Since joining, the Spanish have consistently followed a systematic, non-negotiable policy aiming to establish their olive oil as the dominant product worldwide and they have succeeded over the years in building up a very strong position. Instead of trying to maximise subsidies, as happened in Greece, they all worked on the basis of the logic of the competitive product and of course were vindicated and continue to reap the benefits, given that they are the first to receive information about opportunities and conclude agreements that will bring about further development.
The case of COMPO Expert Spain
I work in an innovative company working in the field of inputs, of products and services in the agri-food chain.
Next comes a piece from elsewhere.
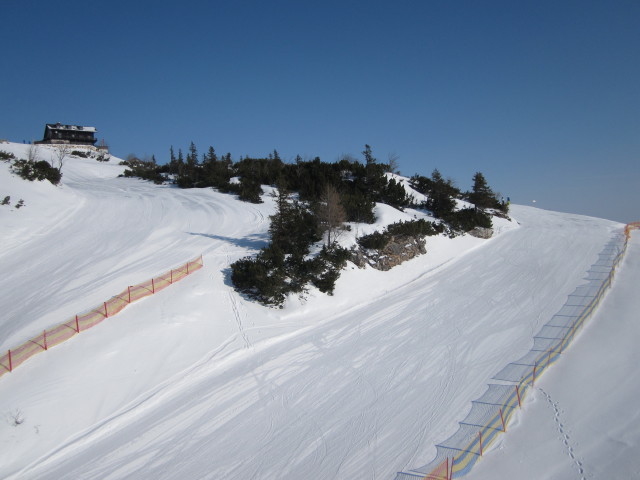 Abfahrt 'Gsoll Panorama'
COMPO Expert GROUP is an internationally recognised leader in the field of specialty fertilizers for an agriculture that will give surplus value to its products and with users who respect the environment.
So what did COMPO EXPERT Spain do to ensure that it was in step with the country’s exporting rhythm, with the trend towards extroversion, with this trend that leads to growth?
· It developed a technical approach to the final user (farmer) with specific actions, the implementation of concepts for monitoring large areas, and increased resources at the same time as our competition was decreasing budgets and consolidation was the order of the day.
· Despite the negative growth of the domestic market in agricultural supplies, Compo sought and achieved larger market shares through pull strategies, new products and the development of CRM (Customer Relationship Management) methods based on mutual understanding, offering know-how and commitment to the attempt (not just to the result).
· It set itself — not without huge effort — to change old business practices holding in countries of cooperation (Spain acts as the hub for the Iberian Peninsula as well as North and West Africa) with new models of operation demanding a greater focus on sustainable development in an extremely competitive environment.
· It took swift decisions which entailed — and entail — risks to growth in other countries, working on the basis that “better a wrong decision at the right time than the right decision at the wrong time” (implying that in the end decisions may otherwise not be taken at all) and was vindicated by the response of its collaborators.
· It approached foreign markets, not wielding prices and aggressive commercial policies, but basing its position on the knowledge of our staff and the special needs of the countries, promoting the difference in the value of its services in relation to the product prices and also providing the correct information on successful examples and techniques from more developed countries, principally Spain.
· It participated systematically in sectoral exhibitions, focussing at the same time on transferring know how to fields and “minds”.
· It aimed to influence the food chain and not just sell through traditional sales networks.
This is our standard practice and a systematic approach which will continue and can be seen as the password for the next ten years.
· The company set — and sets — a high standard for itself.
It had and has the good fortune to be able to count on a creative team of people, with open minds and the enthusiasm, ambitions and potential to create, through initiative rather than simply following, not complaining but seeing solutions where others see problems, aiming to produce surplus value for those they work with.
The only thing “copied” was the trend that has developed in the country and which constitutes a fundamental characteristic:
Create business not just in the country but outside it, otherwise you will be left “outside” the business!
This was its success, creating in a time of economic crisis the largest corporate organisation within the folds of the COMPO GROUP. We believe that this example will be followed by other COMPO organisations throughout the world and will constitute the business model with which to face all the difficult obstacles which we encounter in our sector and which require agility and solutions beyond and outside previous experience and business stereotypes.